Third Annual Forum In Review: Aint No Hurt Like Church Hurt

LGBT Faith Leaders of African Descent held its  third annual forum on January 31, 2015.  The title of the forum was “Ain’t No Hurt Like Church Hurt: Has Your Religious Experience Been Harmful or Liberating?”

The title proved to be inviting and challenging for many. Because most of us understand what it has meant to be hurt by religious teachings, the title served as a call to come, tell your truth, experience and share. The day was divided into two parts. A panel was presented during the morning session, and the afternoon session consisted of four workshops.

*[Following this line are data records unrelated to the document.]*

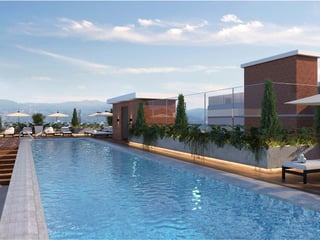 APARTAMENTOS EN VENTA EN ZONA 10 - 3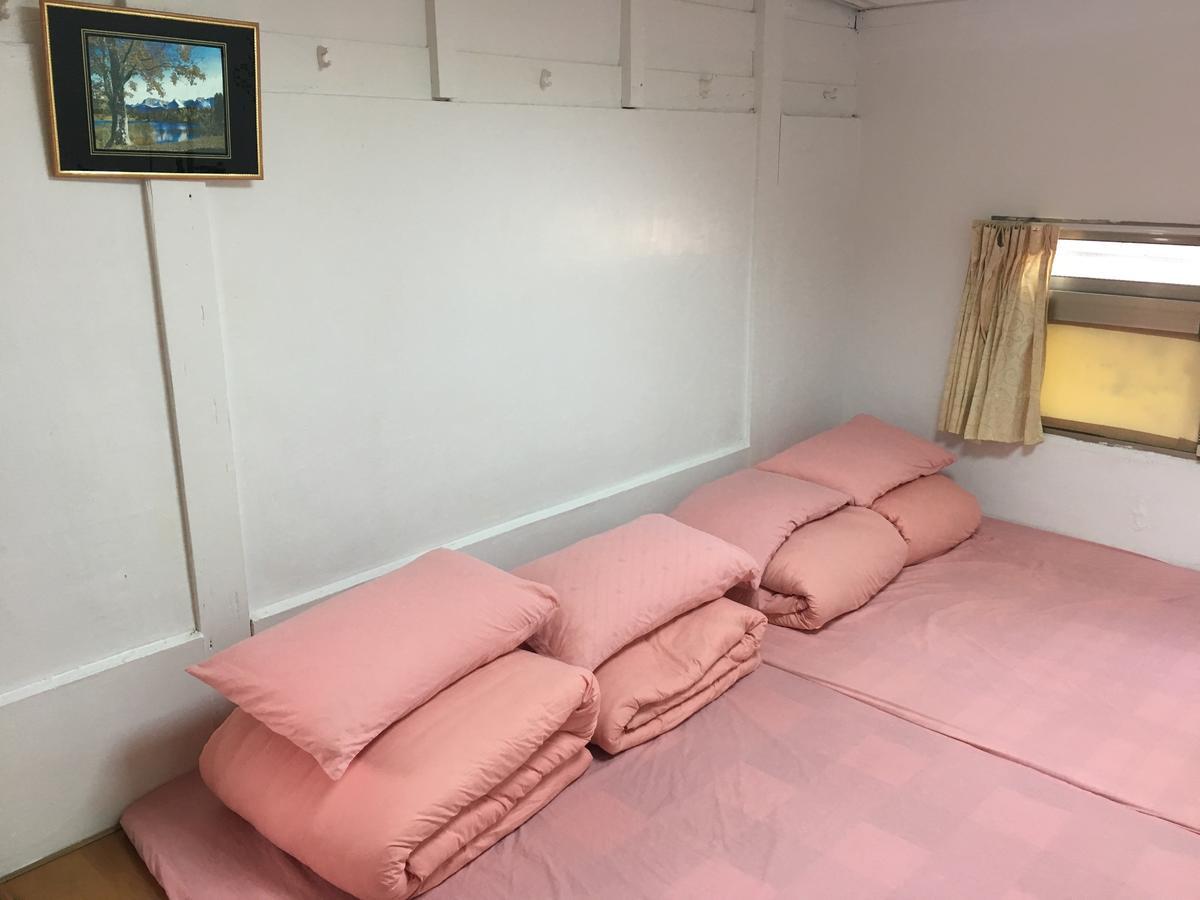 Sky Gift Traditional Farm B&B Dongshi  エクステリア 写真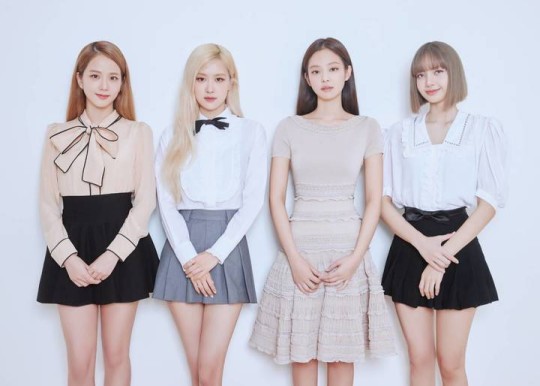 그룹 '블랙핑크' 멤버 지수·로제·제니가 코로나19 검사에서 음성 판정을 받았다. /사진=YG엔터테인먼트 제공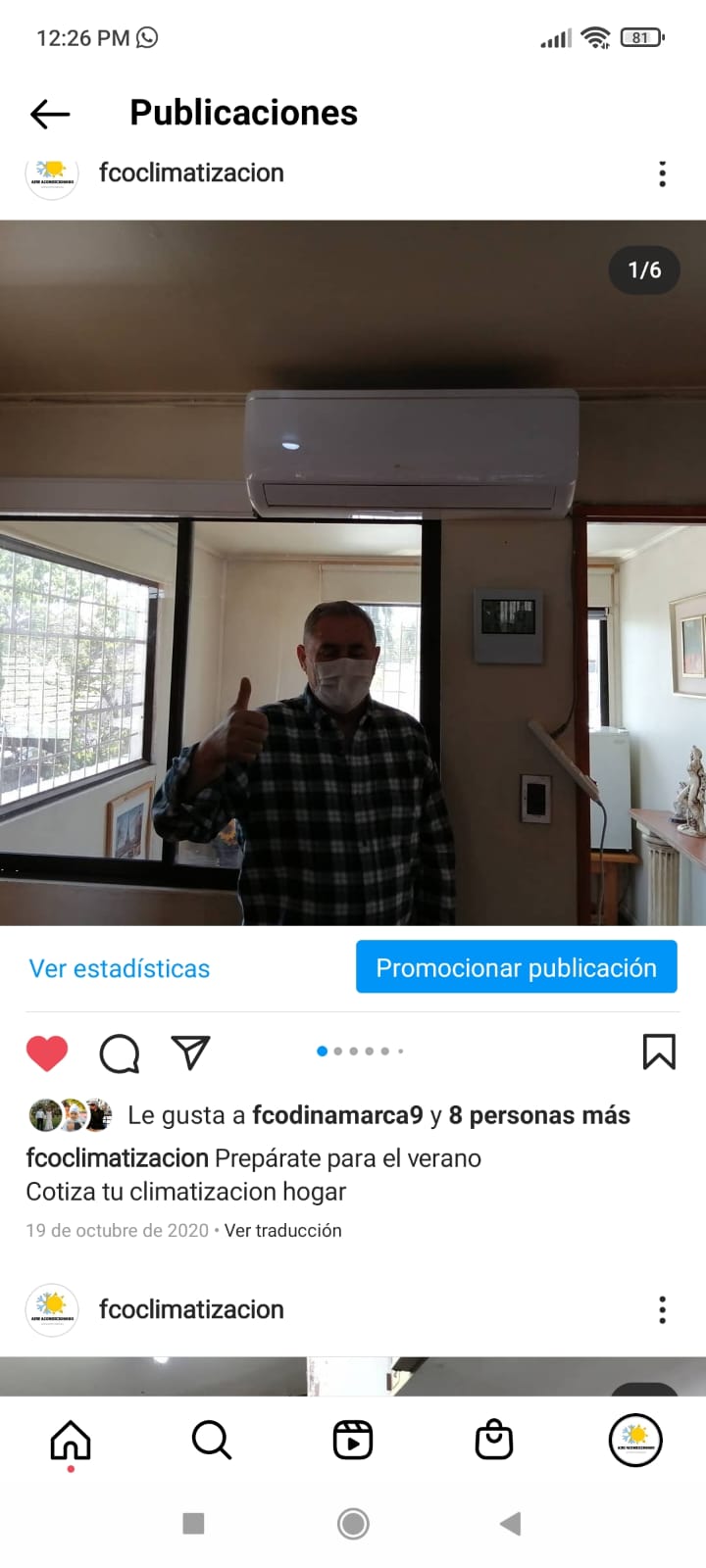Trabajo realizado - Antofagasta (09)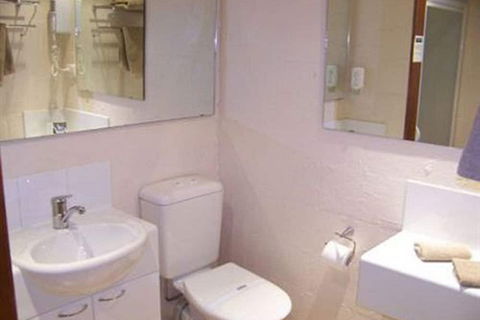 Balmoral On York - Darwin Holiday 5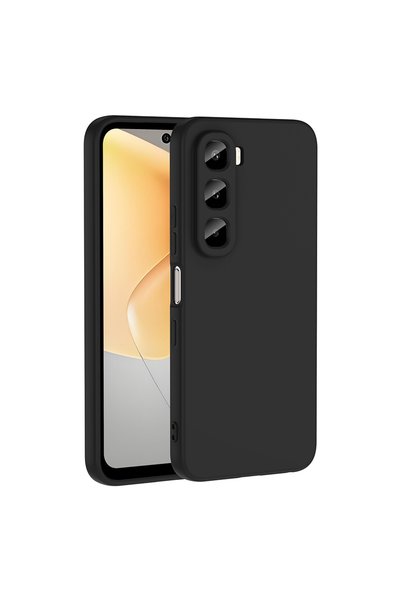zore Hot 60I Case Soft Silicone Camera Protected Launch Senk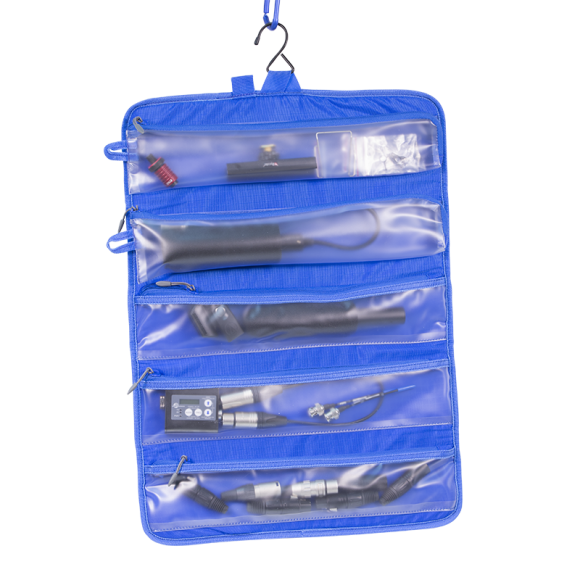 ORCA OR-19 Audio Organizer Pouch 【合計4万円以上ご購入の方】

In spite of the cold wind, participants came out and stayed the entire day with many more joining us for the afternoon session. Over 100 were in attendance. Our members felt that this third forum was our best because of its outreach to people outside of the traditional Christian denominations. It also included “straight” people and attracted a variety of church-attending people as well as those who did not attend church. The variety of the speakers’ panel, including a Yoruba priestess, a Muslim woman, and a transgender man, also brought multiple voices to help shape the discussions of the day. The workshops were led by knowledgeable and informed facilitators.

Positive Expressions

We are encouraged by the positive feedback that we received. The forum evaluations were overwhelmingly positive with people expressing that they were leaving feeling empowered and energized to work more focused in their churches, families and communities.  While not all could identify what the work would be, others talked about educating and advocating for LGBT rights.Feedback included suggestions for future workshops and emphasized the need for continuing diversity as represented by non-Christian faith representatives, artistic performances and more time to attend workshops.

We believe that we are fulfilling a very important mission and space in our community.  We have as our mission the empowerment of LGBT same-gender loving people who currently attend, and those who have abandoned their faith; the education and advocacy for the
rights of LGBT people in the Black community especially those in the churches.  Always we seek to empower for the purpose of motivating our community to action around issues of social justice.